Startups have made do by jerry-rigging relationships with companies or banks from outside of Hong Kong, which advance them credit lines or let them use their accounts. Gatecoin now works with banks from Europe. Other exchanges may rely on help from unregulated, dodgy places – which leads to a downward spiral of opacity.

The HKMA has worked to ease the situation for many small companies, noting that the actual number of denied accounts is no more than 10% of applications. It has encouraged banks to set up special customer-onboarding teams for startups, including tech companies.

WHub’s Farzam says she hasn’t heard as many complaints in the past year – although she doesn’t know if that’s because the situation is easing, or if startups are simply bypassing banks.

Are fintechs welcome in Hong Kong?
But so long as the HKMA wants to champion Hong Kong as a fintech center, the inability of blockchain- and bitcoin-related companies to access the banking system is an embarrassment – and potentially a problem for innovation.

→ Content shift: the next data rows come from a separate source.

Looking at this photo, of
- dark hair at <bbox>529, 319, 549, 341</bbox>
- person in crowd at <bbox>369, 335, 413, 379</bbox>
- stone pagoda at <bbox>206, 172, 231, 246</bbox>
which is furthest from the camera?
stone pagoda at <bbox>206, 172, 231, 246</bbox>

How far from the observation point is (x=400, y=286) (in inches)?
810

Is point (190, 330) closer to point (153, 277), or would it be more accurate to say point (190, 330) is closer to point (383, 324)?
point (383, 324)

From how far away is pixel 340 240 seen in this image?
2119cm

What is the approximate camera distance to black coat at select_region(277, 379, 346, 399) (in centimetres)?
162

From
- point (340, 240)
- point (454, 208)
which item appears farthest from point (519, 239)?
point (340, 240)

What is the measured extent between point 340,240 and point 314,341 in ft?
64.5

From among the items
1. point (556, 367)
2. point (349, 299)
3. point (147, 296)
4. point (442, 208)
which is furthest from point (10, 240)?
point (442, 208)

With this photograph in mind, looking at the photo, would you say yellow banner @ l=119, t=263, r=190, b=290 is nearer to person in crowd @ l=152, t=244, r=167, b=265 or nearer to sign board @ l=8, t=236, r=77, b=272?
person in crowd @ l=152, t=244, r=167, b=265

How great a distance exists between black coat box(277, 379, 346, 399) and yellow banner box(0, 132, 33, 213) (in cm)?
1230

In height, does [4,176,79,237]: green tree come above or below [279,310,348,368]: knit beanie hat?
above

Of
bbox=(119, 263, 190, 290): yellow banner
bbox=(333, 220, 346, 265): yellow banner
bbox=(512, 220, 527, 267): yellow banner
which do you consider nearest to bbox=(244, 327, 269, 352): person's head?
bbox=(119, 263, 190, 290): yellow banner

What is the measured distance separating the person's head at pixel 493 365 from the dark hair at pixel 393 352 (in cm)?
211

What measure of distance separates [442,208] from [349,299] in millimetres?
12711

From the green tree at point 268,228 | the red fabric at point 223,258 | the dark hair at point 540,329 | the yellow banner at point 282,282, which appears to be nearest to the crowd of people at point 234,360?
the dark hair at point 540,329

Another reason why WHub’s members are complaining less could be that more blockchain-related companies prefer to set up in Singapore or other places; it’s an untestable, but reasonable, assumption. There could also be a point at which some companies actually leave Hong Kong, although no one DigFin spoke to for this story was aware of any actual departures.

People including entrepreneurs like Menant hope the HKMA will be able to herd banks toward a solution: the regulator has been vocal in its desire to see Hong Kong become a global fintech hub. So far it seems the regulator can’t force banks to be more accommodating to startups – but help could come in another way.

Open banking: new possibilities
The HKMA is introducing its Faster Payment System in September 2018, supporting the use of mobile phones and emails for payments among banks and e-wallet operators. This, along with HKMA’s push for open APIs, should force banks and e-wallet providers to send and receive payments.

By opening money transfers among individuals and businesses, including by e-wallet players, might SMEs find new lifelines?

Local challengers such as TNG Wallet welcome this as a means of leveling the playing field, but it could also mean companies with virtual banking licenses could lend to companies shut out of traditional banks – assuming the KYC and other compliance requirements are sufficient.

This could prove whether crypto companies are villains with lousy controls, or victims of overbearing banks.

CoinStreet Partners’ Lee says open banking will also be good for blockchain, as it could provide the means for enabling banks and e-wallets to transfer assets without having to reveal their information to competitors.

Open banking could provide entrepreneurs with both new sources of account services, and new business models – if they survive that long.